The key here is the answer to this question: If we accept Nietzsche's admittedly relativistic claim that truth doesn't matter, the only standard left is [blank]. Most readers of Nietzsche think he would answer "power" (which is where fascism enters the picture); Havas thinks Nietzsche's real answer is "authority."* Nehamas and Havas disagree over whether it's the individual or culture that has the best chance of achieving this compelling aesthetic authority, but there's enough formalism, ritual and trust implicit in both of their readings to make any traditionalist feel at home. (For the place of ritualism in individualistic/anti-communitarian philosophies — it's counterintuitive, I know — see this book, which includes the sentence "Most garden parties involve more ceremony than a Latin mass.")

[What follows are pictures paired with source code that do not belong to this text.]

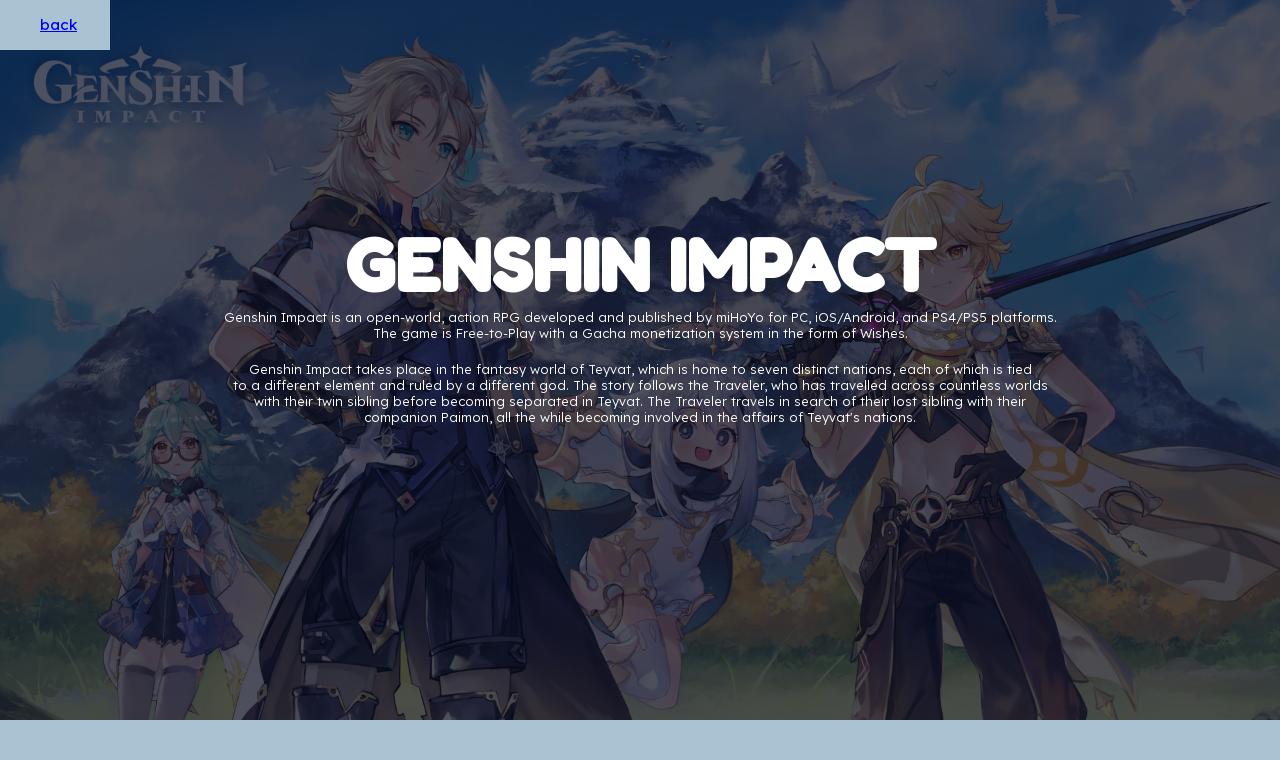

--- FILE ---
content_type: text/html
request_url: https://meme-team.neocities.org/genshin-gaby
body_size: 2046
content:
<html>
<head>
	<meta name="viewport" content="width=device-width, initial-scale=1">
	<title> Genshin Impact </title>
	<link rel="preconnect" href="https://fonts.googleapis.com">
<link rel="preconnect" href="https://fonts.gstatic.com" crossorigin>
<link href="https://fonts.googleapis.com/css2?family=Fredoka+One&family=Lexend:wght@100;200;300;400;500;600;700;800;900&display=swap" rel="stylesheet">
	<style type="text/css">
	*{
		margin: 0;
		padding: 0;
		font-family: 'Lexend', sans-serif;
	}
	header{
		min-height: 100vh;
		width: 100%;
		background-image: linear-gradient(rgba(4,9,30,0.7),rgba(4,9,30,0.7)),url("genshin-impact.jpg");
		background-position: center;
		background-size: cover;
		position: relative;
	}
	.back{
		background: #a9c3d3;
		width: 30px;
		height: 20px;
		padding: 15px 40px;
		font-size: 15px;
	}
	.text-box{
		width: 90%;
		color: #fff;
		position: absolute;
		top: 45%;
		left: 50%;
		transform: translate(-50%, -50%);
		text-align: center;
	}
	.text-box h1{
		font-size: 70px;
		font-family: 'Fredoka One', cursive;
	}
	.text-box p{
		font-size: 13px;
		font-weight: 300;
	}
	.eula{
		width: 80%;
		margin: auto;
		text-align: left;
	}
	.row{
		margin-top: 8%;
		margin-bottom: 5%;
		display: flex;
		justify-content: space-between;
	}
	.eula-col{
		flex-basis: 60%;
	}
	.eula h1{
		font-size: 55px;
		font-family: 'Fredoka One', cursive;
	}
	.eula h2{
		font-size: 30px;
		font-family: 'Fredoka One', cursive;
	}
	.eula p{
		font-size: 12px;
		font-weight: 300;
	}
	body{
		margin: 0;
	}
	</style>
</head>
<body bgcolor="#a9c3d3">
	<header>
		<div class="back"><a href="info-gaby.html">back</a></div>
		<div class="text-box">
			<h1> GENSHIN IMPACT </h1>
			<p> Genshin Impact is an open-world, action RPG developed and published by miHoYo for PC, iOS/Android, and PS4/PS5 platforms. <br> 
			The game is Free-to-Play with a Gacha monetization system in the form of Wishes. </p> <br>
			<p> Genshin Impact takes place in the fantasy world of Teyvat, which is home to seven distinct nations, each of which is tied <br>
			to a different element and ruled by a different god. The story follows the Traveler, who has travelled across countless worlds <br> 
			with their twin sibling before becoming separated in Teyvat. 
			The Traveler travels in search of their lost sibling with their <br> companion Paimon,
			all the while becoming involved in the affairs of Teyvat's nations. </p>
		</div>
	</header>
	<section class="eula">
		<div class="row">
			<div class="eula-col">
				<img src="eula genshin.png">
			</div>
			<div class="eula-col">
				<h1> Eula Lawrence </h1>
				<p> "A cold heart is but a shell to protect oneself." </p>
				<p> The Spindrift Knight, a scion of the old aristocracy, and the Captain of the Knights of Favonius Reconnaissance Company. The reason for which a descendant of the ancient nobles might join the Knights remains a great mystery in Mondstadt to this very day. </p> <br>
				
				<p> Eula Lawrence is a playable Cryo character in Genshin Impact. </p>
				<p> A descendant of the infamous and tyrannical Lawrence Clan and niece of Schubert, Eula is the captain of the Reconnaissance Company with the Knights of Favonius, who is always out on the battlefield. As one born into the old aristocracy, carrying the bloodline of sinners, Eula has needed a unique approach to the world to navigate the towering walls of prejudice peacefully.
				Of course, this did not prevent her from severing ties with her clan. As the outstanding Spindrift Knight, she hunts down Mondstadt's enemies in the wild to exact her unique "vengeance." </p> <br> 
				
				<h2> Icetide Vortex (Elemental Skill) </h2> 
				<p> Eula slashes swiftly, dealing Cryo DMG. When it hits an opponent, Eula gains a stack of Grimheart that stacks up to two times. These stats can only be gained once every 0.3s. </p> 
				<p> Grimheart increases Eula's resistance to interruption and DEF. </p> <br> 
				<p> Wielding her sword, Eula consumes all the stacks of Grimheart and lashes forward, dealing AoE Cryo DMG to opponents in front of her. If Grimheart stacks are consumed, surrounding opponents will have their Physical RES and Cryo RES decreased </p> <br> 
				
				<h2> Glacial Illumination (Elemental Burst) </h2>
				<p> Eula brandishes her greatsword, dealing Cryo DMG to nearby opponents and creating a Lightfall Sword that follows her around for a duration of up to 7s. </p> </br> 
				<p> While present, the Lightfall Sword increases Eula's resistance to interruption. When Eula's own Normal Attack, Elemental Skill, and Elemental Burst deal DMG to opponents, they will charge the Lightfall Sword, which can gain an energy stack once every 0.1s. </p> 
				<p> Once its duration ends, the Lightfall Sword will descend and explode violently, dealing Physical DMG to nearby opponents.</p>
			</div>
		</div>
	</section>
</body>
</html>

However, I heartily endorse McCarthy's statement that "cod Nietzscheanism" is "death metal for nerds."

* Havas: "Nietzsche means quite generally to rehabilitate the notions of obedience and authority — to make manifest what he considers to be our moral misundertanding of these notions. Such a rehabilitation is in large part what is at stake in his attack on Socratism. For from the point of view of Socratism, the sort of obedience in question in section 188 is, in fact, mere slavishness. That is to say, from the Socratic standpoint, what Nietzsche calls ‘obedience’ looks like blind, unthinking repetition, and nothing intelligible can be achieved by means of the mere repetition. If one fails to draw that distinction, it is small wonder that one cannot understand how obedience in the first sense can lead to the sort of obedience — or intelligibility — recommended by Nietzsche’s attack on the Socratic demand for reasons.”